Que penser des idées de Lakoff?  Sa conception de l’électeur converge avec les travaux les plus avancés en psychologie politique (Markus et collègues 2000; Markus 2002, Frank 2007; Hylligus et Shields 2009; Lau et Redlawsk 2006, Sears et collègues 2003), en économie comportementale (Kahneman, Slovic et Tversky 1982; Tversky et Kahneman 1981) et en neuroscience (Westen 2007). Il est bien établi que l’acteur individuel n’agit pas toujours de façon consciente, cohérente et rationnelle. Les modules mentaux sont moins bien adaptés à certaines tâches et peuvent distordre notre compréhension de la réalité.  La raison et les affects sont intimement liés. Dans ce contexte, l’emphase sur les valeurs plutôt que sur l’idéologie ou sur les outils de politiques publiques semble être une bonne stratégie pour courtiser certains types d’électeurs.

En même temps, la schéma Père autoritaire / parents attentionnés est un peu réducteur. Suffit-il vraiment à expliquer les conflits politiques? Est-il universel ou seulement américain? Quel est son lien avec la socialisation politique primaire? Comme le remarque Pinker (2006), les prescriptions de Lakoff donnent trop de crédit au pouvoir de l’euphémisme. Elles sont condescendantes à l’égard des électeurs.

Et puis, le développement des politiques publiques ne doit pas être dicté par les stratégies de communication.  Comme le dirait Joseph-Arthur, il ne faut pas mettre la charrue avant les bœufs.

Sources

  • Frank, T. (2007). What’s the matter with Kansas? How conservatives won the heart of America. New York: Metropolitan and Owl Books.
  • Hylligus, S. et Shields, T. (2009). The persuadable voter: Strategic candidates and wedge issues in political campaigns. Princeton: Princeton University Press.
  • Kahneman, D., Slovic, P et Tversky, A. (1982). Judgment under uncertainty: heuristic and biases. Cambridge: Cambridge University Press.
  • Lakoff, G. (1996). Moral politics: what Conservatives know that Liberals don’t. Chicago: University of Chicago Press.  New York: Penguin.
  • Lakoff, G. (2004). Don’t think of an elephant! Know your values and frame the debate. New York: Chelsea Green.
  • Lakoff, G. (2005). Moral politics: how Liberals and Conservatives think. Conférence donnée le 17 octobre. The Helen Edison Lecture Serie and the University of California: San Diego.
  • Lakoff, G. (2006). Thinking points: communicating our American values and vision. New York: Farrar, Straus and Giroux.
  • Lakoff, G. (2007). Whose freedom? Tthe battle over America’s most important idea. New York: Picador.
  • Lakoff, G. (2008). The political mind. Conférence donnée le 20 juin. The Commonwealth Club: San Francisco.
  • Lakoff, G. (2008). The political mind: a cognitive scientist’s guide to your brain and its politics. New York: Penguin.
  • Lakoff, G. (2009). Politics of language. Conférence donnée le 3 août. The Commonwealth Club: San Francisco.
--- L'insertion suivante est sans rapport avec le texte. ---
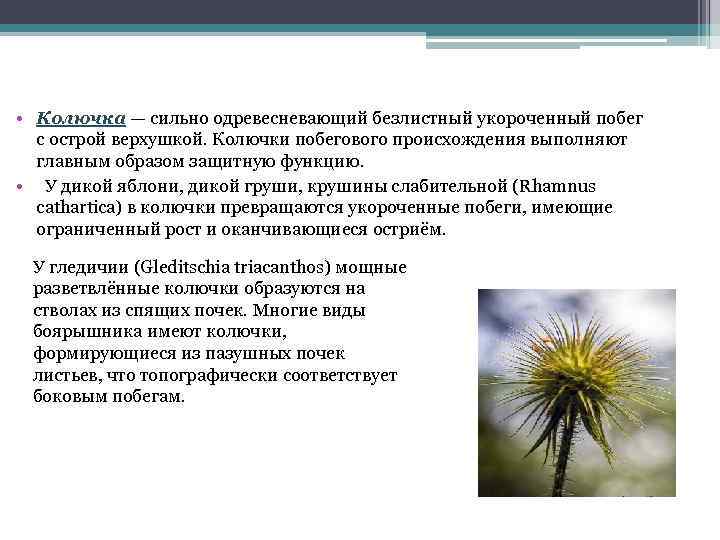 • Колючка — сильно одревесневающий безлистный укороченный побег с острой верхушкой. Колючки побегового происхождения выполняют главным образом защитную функцию.
• У дикой яблони, дикой груши, крушины слабительной (Rhamnus cathartica) в колючки превращаются укороченные побеги, имеющие ограниченный рост и оканчивающиеся остриём.

У гледичии (Gleditschia triacanthos) мощные разветвлённые колючки образуются на стволах из спящих почек. Многие виды боярышника имеют колючки, формирующиеся из пазушных почек листьев, что топографически соответствует боковым побегам.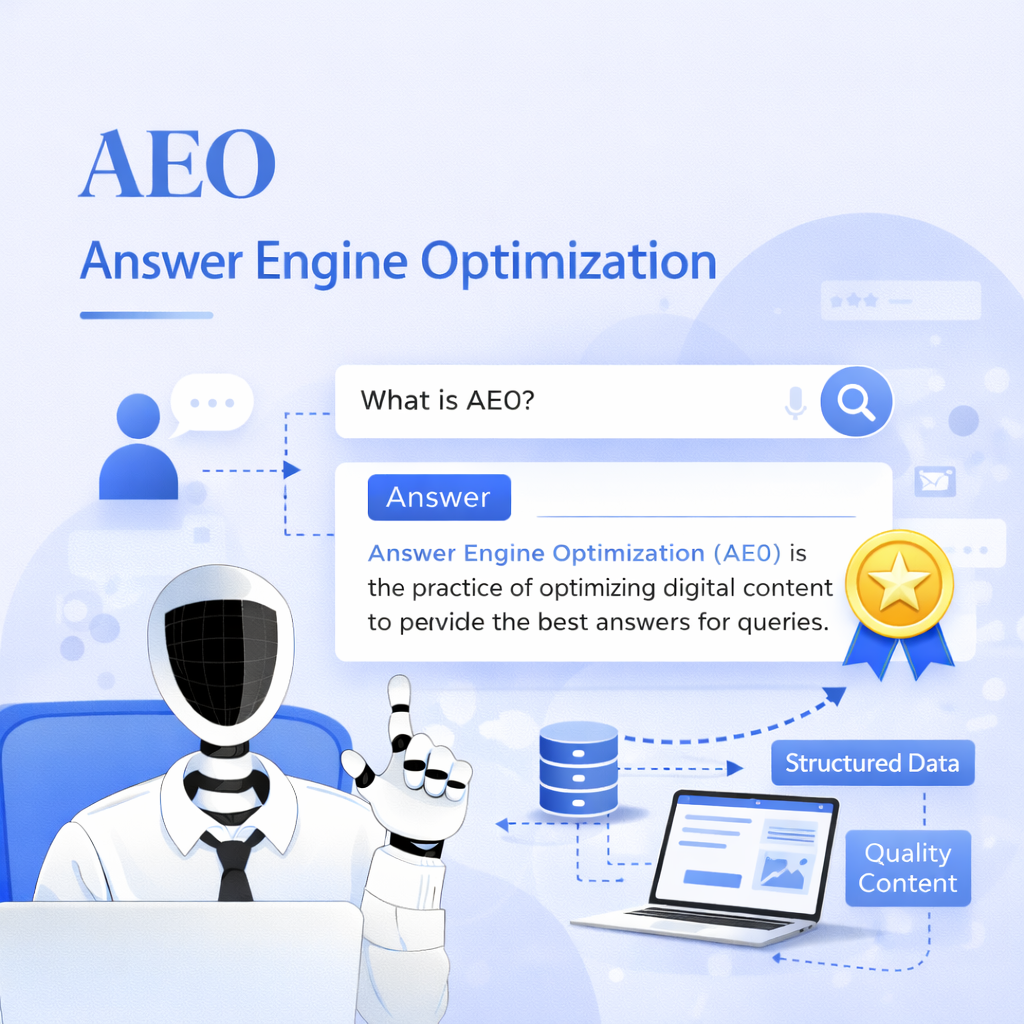 AEO

Answer Engine Optimization

What is AEO?

Answer

Answer Engine Optimization (AEO) is the practice of optimizing digital content to pervide the best answers for queries.

Structured Data

Quality Content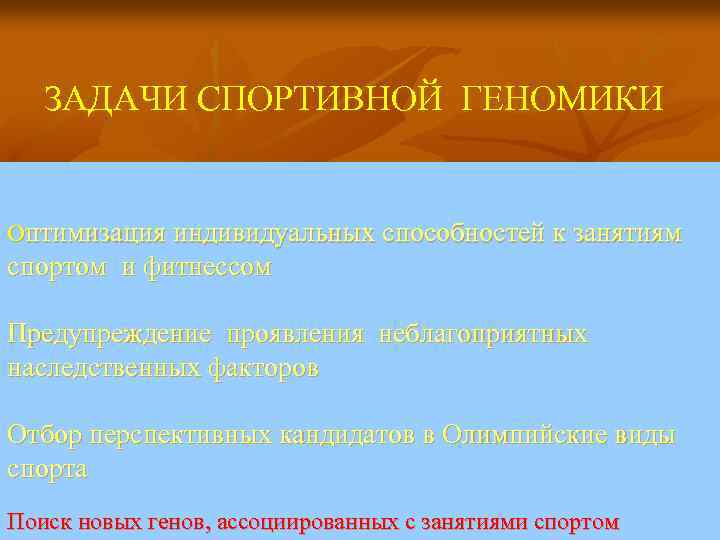 ЗАДАЧИ СПОРТИВНОЙ ГЕНОМИКИ

Оптимизация индивидуальных способностей к занятиям спортом и фитнессом

Предупреждение проявления неблагоприятных наследственных факторов

Отбор перспективных кандидатов в Олимпийские виды спорта

Поиск новых генов, ассоциированных с занятиями спортом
  • Lakoff, G. et  Johnson, M. (2003). Metaphors we live by (2e édition). Chicago: University of Chicago Press.
  • Lau, R. et Redlawsk, D. (2006). How voters decide. Information processing during election campaigns. Cambridge: Cambridge University Press.
  • Markus, G. E. (2002). The sentimental citizen: emotions in democratic politics. University Park: Penn State University Press.
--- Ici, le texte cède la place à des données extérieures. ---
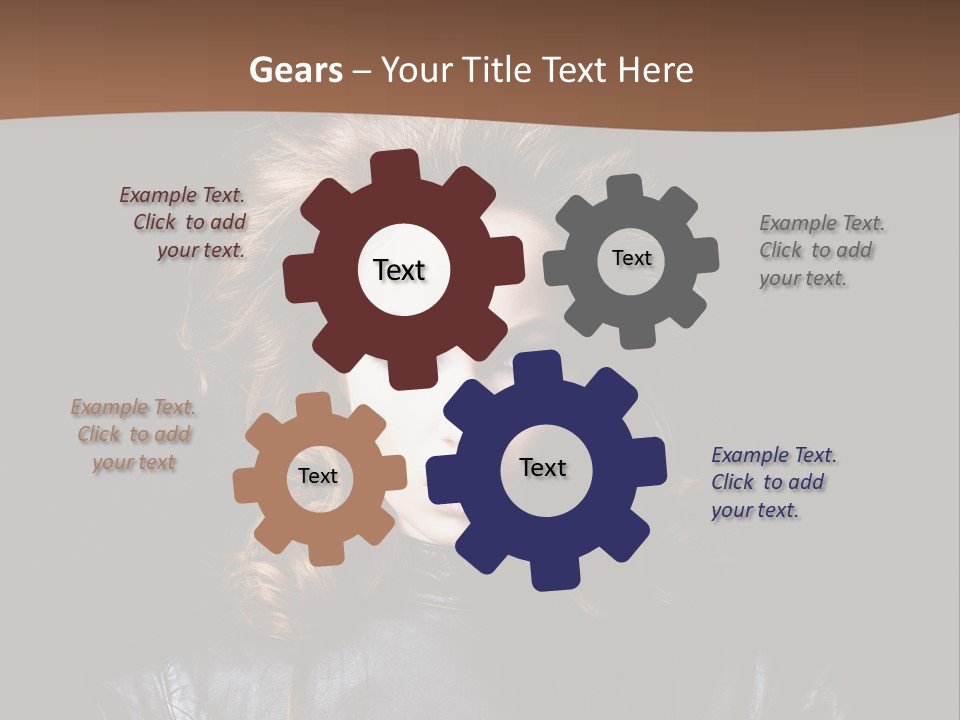 Gears – Your Title Text Here

Example Text. Click to add your text.

Text

Text

Example Text. Click to add your text.

Example Text. Click to add your text

Text

Text

Example Text. Click to add your text.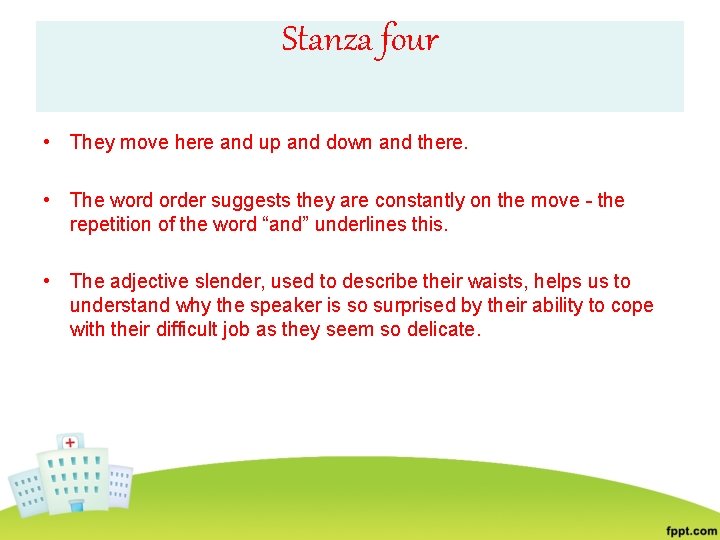 Stanza four

• They move here and up and down and there.

• The word order suggests they are constantly on the move - the repetition of the word “and” underlines this.

• The adjective slender, used to describe their waists, helps us to understand why the speaker is so surprised by their ability to cope with their difficult job as they seem so delicate.

fppt.com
  • Markus, G. E., Russell Neuman, W. et MacKuen, M. (2000). Affective intelligence and political judgment. Chicago: University of Chicago Press.
  • Nunberg, G. (2006). Frame game. The New Republic. 4 novembre.
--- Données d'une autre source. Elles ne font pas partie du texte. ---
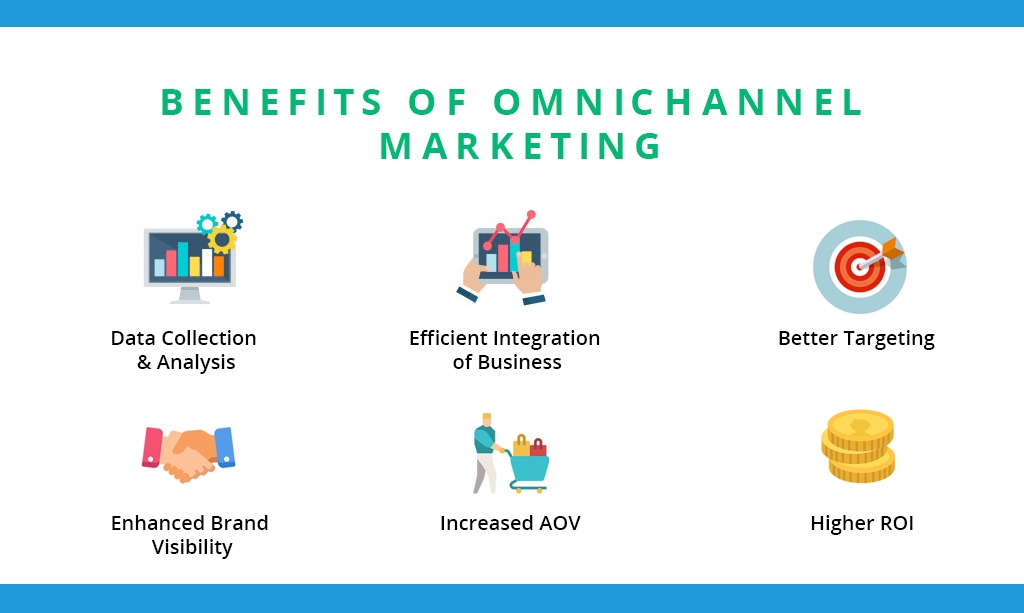 BENEFITS OF OMNICHANNEL MARKETING

Data Collection & Analysis

Efficient Integration of Business

Better Targeting

Enhanced Brand Visibility

Increased AOV

Higher ROI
  • Pinker, S. (2006). Block that metaphor! The New Republic. 2 novembre.
  • Sears, D. O., Huddy, L. et Jervis, R. (Dir.). (2003), Oxford Handbook of Political Psychology, Oxford: Oxford University Press.
  • Tversky, A et Kahneman, D. (1981). The framing of decision and the psychology of choice. Science 211(4481): 453-463.
  • Westen, D. (2007). The political brain. The role of emotions in deciding the fate of the nation. New York: Public Affairs.